Air Balloon

1.5K 253 11
                                    

Harum aroma daun-daun yang mengering mulai terasa menusuk serabut saraf olfaktorius tiap anak manusia yang menghidunya. Gradasi hijau lalu kuning menuju oranye hingga akhirnya menjadi kecokelatan menandakan bahwa alam tengah bersolek menyambut datangnya musim kesukaan Mingyu dan Wonwoo. Mungkin bisa dikatakan bahwa musim gugur adalah satu-satunya hal yang menjadi persamaan keduanya, selain cinta.

Kedua anak manusia itu tercipta sungguh bertolak belakang, bagaikan Yin dan Yang, Mingyu sebagai Yin dan Wonwoo mengambil peran Yang. Di mana Yin adalah sesuatu yang perlahan, lembut, dingin, basah, dan pasif. Sungguh kontradiksi dengan Yang, identik dengan cepat, keras, panas, kering, dan agresif. Tuhan mempertemukan dua anak manusia dengan berbagai macam filosofi, ada yang bertemu karena banyak persamaannya, ada pula yang bertemu sebagai komplemen satu sama lain. Lalu filosofi mana Mingyu dan Wonwoo bertemu? Tuhan menjadikan pertemuan mereka sebagai penyeimbang satu sama lain. Terkadang Wonwoo juga heran, untuk dirinya dengan karakter yang meledak-ledak, bisa-bisanya ia tahan dengan gaya bicara Mingyu yang tajam dan menusuk. Begitu pun Mingyu yang mencintai ketenangan dan kesederhaan, bisa-bisanya ia mendampingi Wonwoo yang berisik dan rumit. Tuhan menyisipkan cinta di antara peran mereka terhadap satu sama lain.

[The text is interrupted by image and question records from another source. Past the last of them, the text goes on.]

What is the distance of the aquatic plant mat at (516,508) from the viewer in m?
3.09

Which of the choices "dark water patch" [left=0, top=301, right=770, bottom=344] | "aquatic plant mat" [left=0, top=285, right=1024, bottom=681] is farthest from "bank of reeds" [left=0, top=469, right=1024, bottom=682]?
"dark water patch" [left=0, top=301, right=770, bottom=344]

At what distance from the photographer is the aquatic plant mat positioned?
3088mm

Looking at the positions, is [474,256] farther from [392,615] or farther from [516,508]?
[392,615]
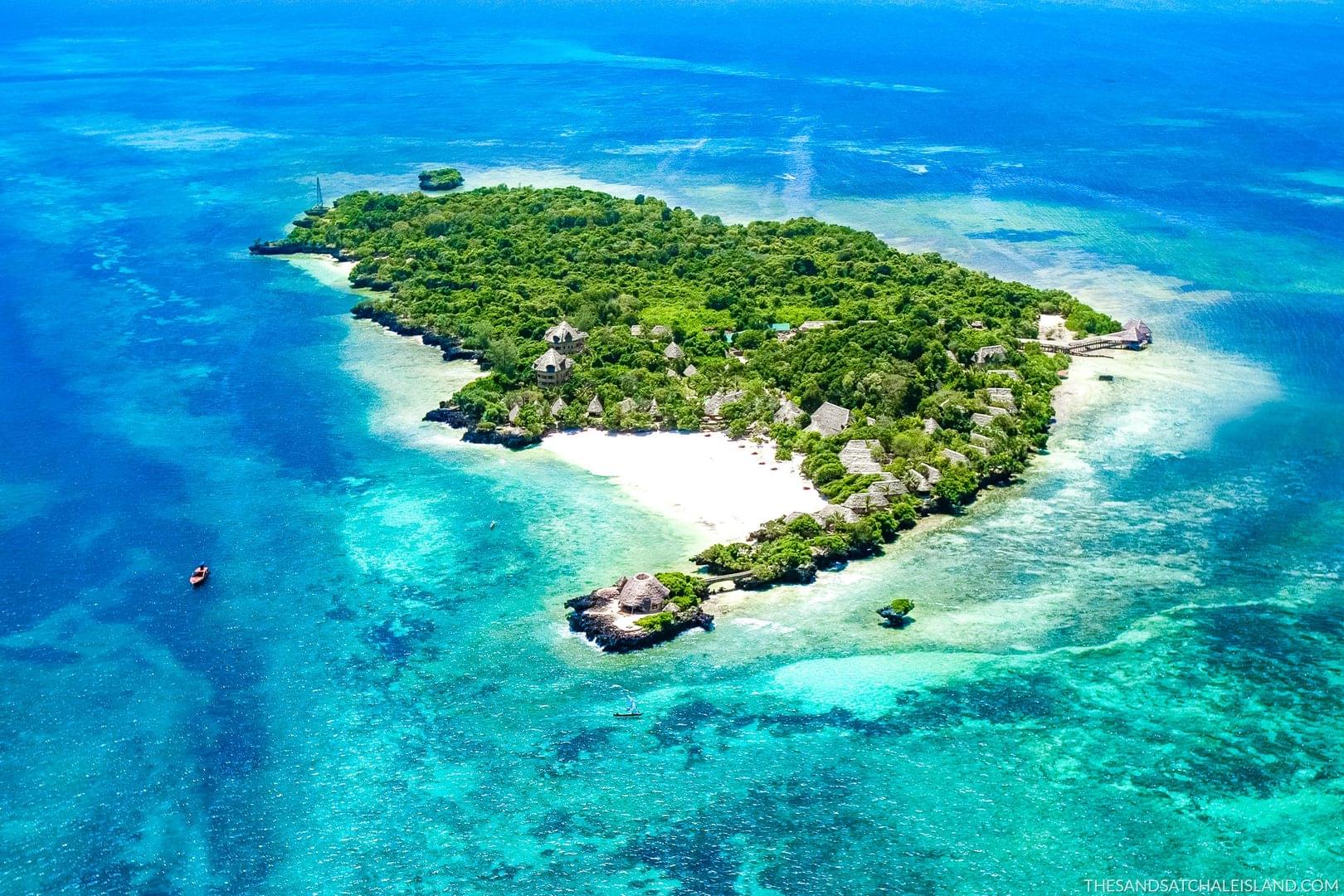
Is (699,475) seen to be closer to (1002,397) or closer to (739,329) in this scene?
(1002,397)

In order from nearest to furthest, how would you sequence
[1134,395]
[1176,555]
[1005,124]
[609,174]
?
[1176,555], [1134,395], [609,174], [1005,124]

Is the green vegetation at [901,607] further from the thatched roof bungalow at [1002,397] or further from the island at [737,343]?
the thatched roof bungalow at [1002,397]

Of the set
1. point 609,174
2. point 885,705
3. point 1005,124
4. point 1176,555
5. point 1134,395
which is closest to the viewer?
point 885,705

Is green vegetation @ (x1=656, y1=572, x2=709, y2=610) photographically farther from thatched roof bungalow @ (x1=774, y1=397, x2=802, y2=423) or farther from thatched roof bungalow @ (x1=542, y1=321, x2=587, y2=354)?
thatched roof bungalow @ (x1=542, y1=321, x2=587, y2=354)

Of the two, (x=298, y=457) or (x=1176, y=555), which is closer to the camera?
(x=1176, y=555)

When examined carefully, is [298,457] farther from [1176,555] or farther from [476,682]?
[1176,555]

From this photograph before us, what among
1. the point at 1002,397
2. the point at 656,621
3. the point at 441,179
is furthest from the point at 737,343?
the point at 441,179

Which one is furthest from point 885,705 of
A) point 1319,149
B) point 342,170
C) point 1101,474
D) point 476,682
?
point 1319,149
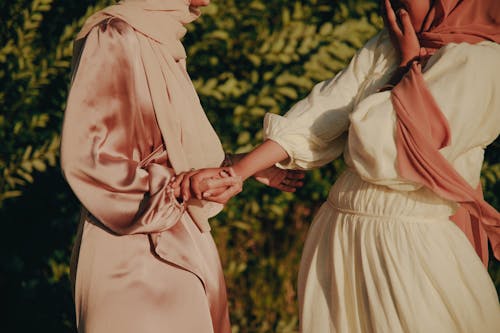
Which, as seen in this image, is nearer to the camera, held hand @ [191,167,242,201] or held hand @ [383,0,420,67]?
held hand @ [191,167,242,201]

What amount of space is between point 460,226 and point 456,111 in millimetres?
494

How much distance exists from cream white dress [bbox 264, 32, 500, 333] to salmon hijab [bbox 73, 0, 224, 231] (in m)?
0.33

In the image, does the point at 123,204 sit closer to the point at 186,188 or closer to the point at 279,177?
the point at 186,188

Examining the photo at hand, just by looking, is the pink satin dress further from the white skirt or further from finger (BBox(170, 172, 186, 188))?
the white skirt

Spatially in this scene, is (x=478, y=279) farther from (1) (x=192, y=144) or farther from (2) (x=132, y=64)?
(2) (x=132, y=64)

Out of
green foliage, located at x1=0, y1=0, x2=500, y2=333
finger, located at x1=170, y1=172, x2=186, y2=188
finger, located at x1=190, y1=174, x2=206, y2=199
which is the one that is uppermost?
finger, located at x1=170, y1=172, x2=186, y2=188

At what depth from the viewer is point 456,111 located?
8.17 ft

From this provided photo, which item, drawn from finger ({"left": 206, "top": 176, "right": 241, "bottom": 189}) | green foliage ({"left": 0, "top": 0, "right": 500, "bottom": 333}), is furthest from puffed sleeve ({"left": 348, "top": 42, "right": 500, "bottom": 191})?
green foliage ({"left": 0, "top": 0, "right": 500, "bottom": 333})

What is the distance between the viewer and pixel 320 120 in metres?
2.82

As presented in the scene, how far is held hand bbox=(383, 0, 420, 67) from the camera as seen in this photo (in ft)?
8.73

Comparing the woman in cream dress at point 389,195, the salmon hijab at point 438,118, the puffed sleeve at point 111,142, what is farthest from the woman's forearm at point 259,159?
the salmon hijab at point 438,118

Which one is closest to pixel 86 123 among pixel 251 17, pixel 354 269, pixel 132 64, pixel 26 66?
pixel 132 64

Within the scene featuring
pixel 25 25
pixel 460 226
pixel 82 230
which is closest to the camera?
pixel 82 230

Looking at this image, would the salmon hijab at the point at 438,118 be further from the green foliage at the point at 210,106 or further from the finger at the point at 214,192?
the green foliage at the point at 210,106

"Aku ingin kau lebih terbuka Gyu, kau anggap aku ini apa sih? Pajangan?" tukas Wonwoo tajam ketika Mingyu yang telah berbicara separuh topik, memilih menghentikannya di tengah jalan dan tidak meneruskan ceritanya.

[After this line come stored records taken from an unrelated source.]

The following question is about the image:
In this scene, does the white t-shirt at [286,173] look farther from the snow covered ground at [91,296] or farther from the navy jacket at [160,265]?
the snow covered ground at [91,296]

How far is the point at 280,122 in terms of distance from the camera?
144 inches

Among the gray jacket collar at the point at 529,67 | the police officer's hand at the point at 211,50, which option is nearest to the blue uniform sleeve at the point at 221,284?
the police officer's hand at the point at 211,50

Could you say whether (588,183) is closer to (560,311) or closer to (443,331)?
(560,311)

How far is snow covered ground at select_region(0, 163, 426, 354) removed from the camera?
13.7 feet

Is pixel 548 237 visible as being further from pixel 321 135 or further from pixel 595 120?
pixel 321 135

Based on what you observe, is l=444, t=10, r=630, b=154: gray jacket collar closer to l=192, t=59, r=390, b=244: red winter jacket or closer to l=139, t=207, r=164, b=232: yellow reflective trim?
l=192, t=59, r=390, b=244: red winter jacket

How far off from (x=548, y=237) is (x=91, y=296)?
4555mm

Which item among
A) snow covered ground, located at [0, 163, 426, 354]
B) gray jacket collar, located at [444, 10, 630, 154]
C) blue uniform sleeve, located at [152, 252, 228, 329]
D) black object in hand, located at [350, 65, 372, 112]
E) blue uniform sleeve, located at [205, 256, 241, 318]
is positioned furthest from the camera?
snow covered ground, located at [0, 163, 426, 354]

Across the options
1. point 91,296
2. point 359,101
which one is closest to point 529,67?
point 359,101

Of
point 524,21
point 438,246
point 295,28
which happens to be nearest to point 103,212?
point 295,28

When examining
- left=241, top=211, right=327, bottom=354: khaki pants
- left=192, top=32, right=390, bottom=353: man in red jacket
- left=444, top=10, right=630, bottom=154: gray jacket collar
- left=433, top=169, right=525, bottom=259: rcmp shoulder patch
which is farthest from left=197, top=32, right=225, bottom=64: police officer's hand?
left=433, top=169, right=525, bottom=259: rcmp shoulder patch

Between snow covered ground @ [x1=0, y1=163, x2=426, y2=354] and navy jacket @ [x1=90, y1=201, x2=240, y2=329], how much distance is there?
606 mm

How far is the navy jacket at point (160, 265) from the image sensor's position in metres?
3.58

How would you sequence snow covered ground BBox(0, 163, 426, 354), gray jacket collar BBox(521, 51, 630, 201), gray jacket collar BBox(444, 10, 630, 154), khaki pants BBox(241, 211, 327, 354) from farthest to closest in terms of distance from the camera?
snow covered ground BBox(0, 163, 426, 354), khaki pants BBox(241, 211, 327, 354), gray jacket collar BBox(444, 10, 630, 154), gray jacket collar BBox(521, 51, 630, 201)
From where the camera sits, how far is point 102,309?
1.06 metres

Mingyu mungkin lupa bahwa tingkat insecure dan trust issues yang dimiliki Wonwoo sangat tinggi. Besar dengan berbagai macam trauma membuat Wonwoo ingin tampil sempurna agar diterima. Tipikal Wonwoo, ia tidak mau melakukan kesalahan sedikit saja karena takut ditinggalkan. Sebuah pola pikir tidak sehat yang terbawa akibat traumanya. Padahal Mingyu sama sekali tidak pernah ada niat meninggalkan, pernah suatu kali terbersit secuil pemikiran Mingyu untuk meninggalkan Wonwoo karena rumit. Dan itu cukup membuat Wonwoo terpukul.

"Kalau masalah ini yang kujadikan topik pembicaraan kita, akhirannya sudah bisa kutebak. Kau yang akan cemburu, marah, dan kembali lagi merasa insecure. Wonwoo, percayalah aku bercerita seperti ini karena aku tidak ingin menyimpannya sendirian, aku ingin kau tahu bahwa inilah usahaku untuk menolak mereka semua. Tapi kau selalu marah, maka kupilih tidak lagi membicarakannya." Mingyu sedikit naik pitam dan meninggikan suaranya.

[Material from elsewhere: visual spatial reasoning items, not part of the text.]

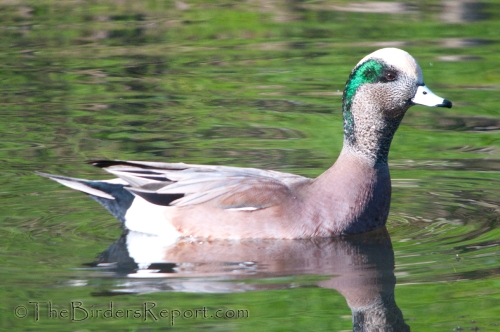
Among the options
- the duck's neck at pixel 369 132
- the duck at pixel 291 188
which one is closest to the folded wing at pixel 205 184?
the duck at pixel 291 188

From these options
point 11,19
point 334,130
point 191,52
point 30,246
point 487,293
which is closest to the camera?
point 487,293

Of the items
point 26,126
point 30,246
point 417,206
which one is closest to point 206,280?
point 30,246

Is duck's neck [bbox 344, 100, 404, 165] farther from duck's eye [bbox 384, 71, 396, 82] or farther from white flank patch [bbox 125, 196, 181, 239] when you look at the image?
white flank patch [bbox 125, 196, 181, 239]

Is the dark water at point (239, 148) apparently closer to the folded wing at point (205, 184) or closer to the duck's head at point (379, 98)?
the folded wing at point (205, 184)

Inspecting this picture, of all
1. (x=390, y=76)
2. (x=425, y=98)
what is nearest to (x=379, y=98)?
(x=390, y=76)

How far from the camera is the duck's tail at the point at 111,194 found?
696cm

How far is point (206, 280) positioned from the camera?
231 inches

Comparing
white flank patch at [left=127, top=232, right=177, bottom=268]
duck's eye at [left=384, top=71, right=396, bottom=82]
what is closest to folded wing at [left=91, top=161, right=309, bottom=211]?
white flank patch at [left=127, top=232, right=177, bottom=268]

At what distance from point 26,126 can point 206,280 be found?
4.15 meters

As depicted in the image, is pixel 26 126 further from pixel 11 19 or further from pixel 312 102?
pixel 11 19

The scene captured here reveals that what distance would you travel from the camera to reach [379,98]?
22.3 ft

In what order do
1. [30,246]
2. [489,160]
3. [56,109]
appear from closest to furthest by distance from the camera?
[30,246] → [489,160] → [56,109]

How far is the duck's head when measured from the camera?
6.71m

"Terserah kau saja, aku lelah." ujar Wonwoo lesu.

Mingyu menggenggam bahu Wonwoo, setelah sebelumnya mengusap pipi pucat istrinya itu.

"Kau tahu, aku bahagia bersamamu. Sungguh. Dengan segala yang ada di dalam dirimu, entah itu kekurangan atau kelebihan, aku merasa cukup. Aku terima semuanya. Tapi kau tidak. Masih saja ada yang kurang di dalam diriku menurutmu. Selayaknya naik balon udara, aku bahagia, sangat. Tanpa keluhan apapun. Kalau kau, ketika naik balon udara, kau memang bahagia. Namun suara-suara di kepalamu menggerutu. Terbangnya kurang tinggi. Tempatnya kurang luas. Anginnya kurang kencang. Pokoknya ada saja yang kau keluhkan. Dan dirimu bersamaku, aku tahu kau bahagia. Namun ada saja sifatku yang tidak bisa kau terima. Kamu menuntut, tanpa kamu sadari. Dan itu membuatmu tidak bahagia. Wonwoo, merasa cukuplah dan bahagia bersamaku tanpa suara-suara bising di kepalamu." sebuah pelukan menghampiri Wonwoo yang bergetar tubuhnya karena tangisan.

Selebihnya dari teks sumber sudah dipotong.